20111018 Reuters MOGADISHU (Reuters) - Residents fled Afmadow in southern Somalia on Tuesday as al Qaeda-linked rebels rushed in reinforcements and dug defences around the town in anticipation of clashes with advancing Kenyan-backed government troops.
Afmadow resident Hussein Osman Roble said warplanes were swooping low in the skies above the rebel stronghold but that there were no signs yet of Somali or Kenyan troops on the outskirts of the town.
"Most residents have been fleeing since yesterday towards Dhobley," Roble told Reuters by telephone from inside Afmadow, referring to the border area now cleared of militants according to Kenyan military sources.
It was not immediately clear how far Kenyan and Somali forces were from Afmadow. They had been reported passing through Qoqani, about 30 km to the west, on Monday. One pro-government militia commander said late on Monday he was 7 km from the town.
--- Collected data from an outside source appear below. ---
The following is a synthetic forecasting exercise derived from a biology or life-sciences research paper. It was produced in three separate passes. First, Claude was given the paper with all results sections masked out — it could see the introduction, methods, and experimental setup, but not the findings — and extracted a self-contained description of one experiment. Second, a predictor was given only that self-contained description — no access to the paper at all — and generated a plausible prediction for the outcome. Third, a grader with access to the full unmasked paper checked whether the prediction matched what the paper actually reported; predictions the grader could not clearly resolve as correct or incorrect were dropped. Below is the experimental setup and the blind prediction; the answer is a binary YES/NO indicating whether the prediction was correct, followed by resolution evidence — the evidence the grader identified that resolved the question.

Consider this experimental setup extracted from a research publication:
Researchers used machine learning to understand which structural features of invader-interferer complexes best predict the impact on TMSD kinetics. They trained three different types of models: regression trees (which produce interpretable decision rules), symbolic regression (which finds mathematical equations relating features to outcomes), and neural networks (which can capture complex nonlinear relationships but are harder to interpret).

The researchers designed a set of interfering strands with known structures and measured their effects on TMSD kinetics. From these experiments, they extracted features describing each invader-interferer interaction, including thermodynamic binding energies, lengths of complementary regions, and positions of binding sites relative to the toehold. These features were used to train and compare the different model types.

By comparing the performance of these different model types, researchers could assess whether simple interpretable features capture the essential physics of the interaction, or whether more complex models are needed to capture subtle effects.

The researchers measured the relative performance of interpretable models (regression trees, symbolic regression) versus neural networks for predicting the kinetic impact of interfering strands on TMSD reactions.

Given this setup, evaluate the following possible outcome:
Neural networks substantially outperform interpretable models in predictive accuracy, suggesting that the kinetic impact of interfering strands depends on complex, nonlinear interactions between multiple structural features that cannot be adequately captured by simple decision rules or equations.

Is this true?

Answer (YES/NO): NO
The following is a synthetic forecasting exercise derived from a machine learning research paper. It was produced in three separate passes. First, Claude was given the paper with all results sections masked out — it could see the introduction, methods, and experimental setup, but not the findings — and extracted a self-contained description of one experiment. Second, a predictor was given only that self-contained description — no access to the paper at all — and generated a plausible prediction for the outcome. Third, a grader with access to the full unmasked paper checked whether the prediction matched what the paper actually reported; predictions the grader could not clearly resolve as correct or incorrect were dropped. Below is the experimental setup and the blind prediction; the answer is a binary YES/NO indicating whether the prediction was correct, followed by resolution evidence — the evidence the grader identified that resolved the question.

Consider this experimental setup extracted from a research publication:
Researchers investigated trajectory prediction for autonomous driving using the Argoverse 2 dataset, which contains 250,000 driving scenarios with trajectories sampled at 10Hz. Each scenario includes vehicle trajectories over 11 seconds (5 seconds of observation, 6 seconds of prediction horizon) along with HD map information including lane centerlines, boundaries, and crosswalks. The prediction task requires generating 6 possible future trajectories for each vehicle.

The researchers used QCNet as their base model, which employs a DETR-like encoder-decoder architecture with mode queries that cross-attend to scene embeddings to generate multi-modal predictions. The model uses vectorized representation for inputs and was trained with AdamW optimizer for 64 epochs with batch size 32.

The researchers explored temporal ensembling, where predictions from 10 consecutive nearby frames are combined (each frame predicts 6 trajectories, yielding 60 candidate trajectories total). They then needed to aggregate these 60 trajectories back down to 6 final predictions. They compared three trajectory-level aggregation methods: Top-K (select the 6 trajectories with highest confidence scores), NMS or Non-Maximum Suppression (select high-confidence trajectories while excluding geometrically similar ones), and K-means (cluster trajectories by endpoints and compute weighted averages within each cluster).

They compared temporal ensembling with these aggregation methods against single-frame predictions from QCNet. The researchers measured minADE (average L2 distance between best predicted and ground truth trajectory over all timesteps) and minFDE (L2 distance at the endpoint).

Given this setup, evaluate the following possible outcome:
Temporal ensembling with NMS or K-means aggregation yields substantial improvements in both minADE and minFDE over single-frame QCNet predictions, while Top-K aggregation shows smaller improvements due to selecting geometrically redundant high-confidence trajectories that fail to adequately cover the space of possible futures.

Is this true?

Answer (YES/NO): NO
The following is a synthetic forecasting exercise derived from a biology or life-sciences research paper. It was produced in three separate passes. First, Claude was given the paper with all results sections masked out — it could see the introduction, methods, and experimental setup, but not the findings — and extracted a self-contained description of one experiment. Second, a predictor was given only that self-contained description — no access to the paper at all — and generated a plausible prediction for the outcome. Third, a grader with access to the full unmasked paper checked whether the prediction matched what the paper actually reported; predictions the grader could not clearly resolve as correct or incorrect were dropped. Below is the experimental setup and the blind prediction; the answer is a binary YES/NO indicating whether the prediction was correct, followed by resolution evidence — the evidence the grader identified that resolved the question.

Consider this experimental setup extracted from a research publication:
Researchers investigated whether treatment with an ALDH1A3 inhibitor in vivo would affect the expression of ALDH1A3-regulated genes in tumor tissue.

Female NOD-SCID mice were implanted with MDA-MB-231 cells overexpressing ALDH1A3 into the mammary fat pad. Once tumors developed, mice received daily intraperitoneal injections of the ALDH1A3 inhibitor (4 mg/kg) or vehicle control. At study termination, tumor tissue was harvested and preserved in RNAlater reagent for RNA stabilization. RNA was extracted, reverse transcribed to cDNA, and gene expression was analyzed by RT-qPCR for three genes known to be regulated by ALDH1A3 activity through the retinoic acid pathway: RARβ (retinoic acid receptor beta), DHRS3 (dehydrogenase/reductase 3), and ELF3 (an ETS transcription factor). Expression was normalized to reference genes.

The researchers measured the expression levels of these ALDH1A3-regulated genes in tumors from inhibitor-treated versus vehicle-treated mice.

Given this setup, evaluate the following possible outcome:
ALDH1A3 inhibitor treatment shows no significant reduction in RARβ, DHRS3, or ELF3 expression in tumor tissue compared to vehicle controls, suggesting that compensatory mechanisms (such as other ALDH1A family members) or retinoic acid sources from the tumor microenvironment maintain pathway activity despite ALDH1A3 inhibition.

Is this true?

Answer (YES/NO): NO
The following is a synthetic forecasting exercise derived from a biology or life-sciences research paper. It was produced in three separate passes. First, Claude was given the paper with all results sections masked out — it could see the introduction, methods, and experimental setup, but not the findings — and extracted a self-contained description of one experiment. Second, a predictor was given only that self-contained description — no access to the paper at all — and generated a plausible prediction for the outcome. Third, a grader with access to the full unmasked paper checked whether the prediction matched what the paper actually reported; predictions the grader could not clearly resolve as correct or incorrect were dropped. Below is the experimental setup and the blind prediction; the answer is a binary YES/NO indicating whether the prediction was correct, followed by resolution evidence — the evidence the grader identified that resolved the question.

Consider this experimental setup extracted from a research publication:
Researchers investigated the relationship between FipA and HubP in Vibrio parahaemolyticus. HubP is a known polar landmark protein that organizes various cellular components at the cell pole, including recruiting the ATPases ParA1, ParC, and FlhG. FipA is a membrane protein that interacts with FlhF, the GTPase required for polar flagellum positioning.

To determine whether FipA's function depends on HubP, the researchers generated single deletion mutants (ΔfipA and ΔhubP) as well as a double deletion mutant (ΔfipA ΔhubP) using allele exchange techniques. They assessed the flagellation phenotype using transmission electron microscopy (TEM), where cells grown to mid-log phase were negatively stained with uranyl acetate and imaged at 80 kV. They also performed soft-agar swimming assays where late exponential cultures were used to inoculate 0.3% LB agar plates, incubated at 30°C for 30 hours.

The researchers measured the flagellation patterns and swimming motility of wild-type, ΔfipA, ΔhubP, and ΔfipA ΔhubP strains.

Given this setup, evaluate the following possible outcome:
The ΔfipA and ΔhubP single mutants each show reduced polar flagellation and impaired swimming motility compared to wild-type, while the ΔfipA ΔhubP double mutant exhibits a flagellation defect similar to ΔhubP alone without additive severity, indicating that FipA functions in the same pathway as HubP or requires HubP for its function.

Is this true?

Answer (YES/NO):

Kenya launched an offensive with Somali forces on Sunday in a high-stakes bid to secure its porous border with its anarchic neighbour after a wave of kidnappings by gunmen thought to be linked to the rebels.
Al Shabaab threatened to take the "flames of war" back across the frontier if Kenya did not withdraw its troops.
The militants denied they were behind the abduction of four foreigners in three separate incidents along the Kenyan coast and a refugee camp in the past few weeks and said the kidnappings were being used as a pretext for the incursion.
Somalia's al Shabaab rebels said Kenyan forces were 100 km (62 miles) inside Somali territory. Residents in Afmadow had said the advance of ground forces would likely be slowed by heavy rains that had lashed the region.
"Jets have flown low over Afmadow, terrifying the residents, while al Shabaab is digging trenches and tunnels for defense inside and around Afmadow," Roble said.
The militants have scrambled columns of fighters and dozens of battle-wagons mounted with heavy machine guns as remaining residents braced for fierce clashes.
Residents in the rebel-controlled port city of Kismayu, the nerve centre of rebel operations in the south, said dozens of rebel trucks raced out of the coastal city on Monday.
A resident in Dhobley said the border town was calm overnight.
The Islamist militants, who have wrested control of much of Somalia from a weak internationally backed interim government and warlords, have threatened retaliatory attacks on Kenya.
East Africa's biggest economy has long looked nervously at its anarchic neighbour and its troops have made brief incursions into Somali territory in the past.
The latest operation is a major escalation in military involvement and risks dragging Kenya deeper into Somalia's two-decade civil.
Horn of Africa analysts said Kenya did not have the capacity or the will to "occupy" Somalia's border areas and would look to Somali forces and government allied militia to hold onto territory cleared of al Shabaab.